OpenRouter tools (require `OPENROUTER_API_KEY`)

Tool	Inputs	Description
`get_free_models`	—	List free models available from OpenRouter.
`clear_openrouter_tracking`	—	Clear cached model list and force a fresh fetch.
`benchmark_free_models`	`tasks[]`, `runs_per_task?`, `parallel?`, `max_parallel_tasks?`	Benchmark free OpenRouter models.
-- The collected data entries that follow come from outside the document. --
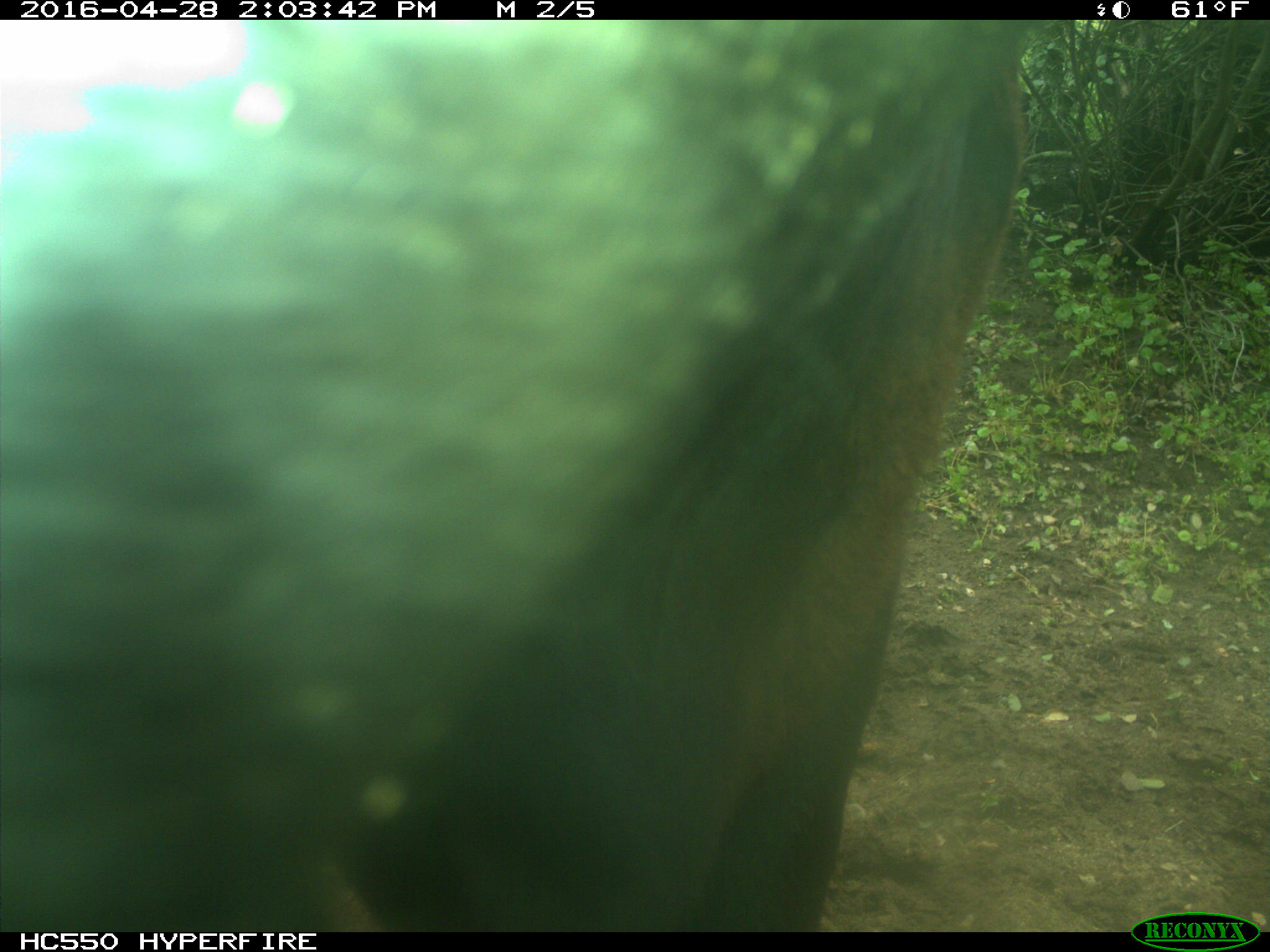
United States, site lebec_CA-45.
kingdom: Animalia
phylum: Chordata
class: Mammalia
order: Artiodactyla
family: Bovidae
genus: Bos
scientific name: Bos taurus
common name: domestic cow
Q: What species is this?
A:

Results written to `benchmarks.db`.
`set_model_prompting_strategy`	`model_id`, `system_prompt`, `user_prompt`, `use_chat`, `assistant_prompt?`, `success_rate?`, `quality_score?`	Set a custom prompting strategy for an OpenRouter model.

Async task flow

route_task → { task_id }
                ↓ poll
get_task_status → { status: "pending" | "in_progress" | "completed" | "failed", result? }

When local providers are contended by benchmark workloads, route_task surfaces contention metadata:

{
  "task_id": "...",
  "status": "queued",
  "queue_position": 2,
  "benchmark_contention": {
    "local_slot_contended": true,
    "active_benchmark_runs": 1,
    "queued_benchmark_runs": 2,
    "message": "Local execution slot currently contended by benchmark workloads."
  }
}

Resources

Static resources

URI	Description
`locallama://status`	Server status
`locallama://models`	Available local models
`locallama://jobs/active`	Currently active jobs
`locallama://memory-bank`	Memory bank file list (if directory exists)
`locallama://openrouter/models`	All OpenRouter models (requires API key)
`locallama://openrouter/free-models`	Free OpenRouter models (requires API key)
`locallama://openrouter/status`	OpenRouter integration status (requires API key)

Resource templates

URI template	Description
`locallama://usage/{api}`	Token usage and costs for a specific API (e.g. `openrouter`)
`locallama://jobs/progress/{jobId}`	Progress for a specific job
`locallama://openrouter/model/{modelId}`	Details for an OpenRouter model (requires API key)
`locallama://openrouter/prompting-strategy/{modelId}`	Prompting strategy for an OpenRouter model (requires API key)

Usage

Starting the server

npm start

A lock file prevents multiple instances. Stale locks from crashed processes are detected and cleaned up automatically.

Running benchmarks

npm run benchmark
npm run benchmark:comprehensive

Results are stored in benchmark-results/ as JSON and Markdown summaries.

Dashboard

When the server is running, a web dashboard is available at http://localhost:3001 (server-local).

Features:

Real-time job queue with status, provider/model, and queue position
Task monitoring with per-job details and ETA
Manual route_task submission form
Task and job cancellation
Benchmark history

REST API endpoints:

Method	Path	Description
`GET`	`/api/queue`	Queue summary and jobs. Filters: `status`, `provider`, `model`, `task_id`, `q`, `page`, `page_size`
`GET`	`/api/tasks`	Recent tasks. Filters: `status`, `provider`, `model`, `q`, `page`, `page_size`
`GET`	`/api/tasks/:taskId`	Detailed task status
`POST`	`/api/tasks`	Submit a task (`route_task`)
`POST`	`/api/tasks/:taskId/cancel`	Cancel a task
`POST`	`/api/jobs/:jobId/cancel`	Cancel a job

Example submission:

curl -X POST http://localhost:3001/api/tasks \
  -H "Content-Type: application/json" \
  -d '{"task": "Refactor parser for readability", "context_length": 4096, "complexity": 0.6, "priority": "quality"}'

Live monitoring metadata

When the JobTracker WebSocket server is running, task-executing tools include:

{
  "task_id": "task-123",
  "monitoring": {
    "websocketUrl": "ws://127.0.0.1:8081",
    "activeJobsUri": "locallama://jobs/active",
    "jobProgressUriTemplate": "locallama://jobs/progress/{jobId}",
    "note": "Connect to websocketUrl for live updates, or use MCP resources."
  }
}

websocketUrl is scope: server-local — in SSH/container/Codespaces/WSL setups, forward the port before connecting.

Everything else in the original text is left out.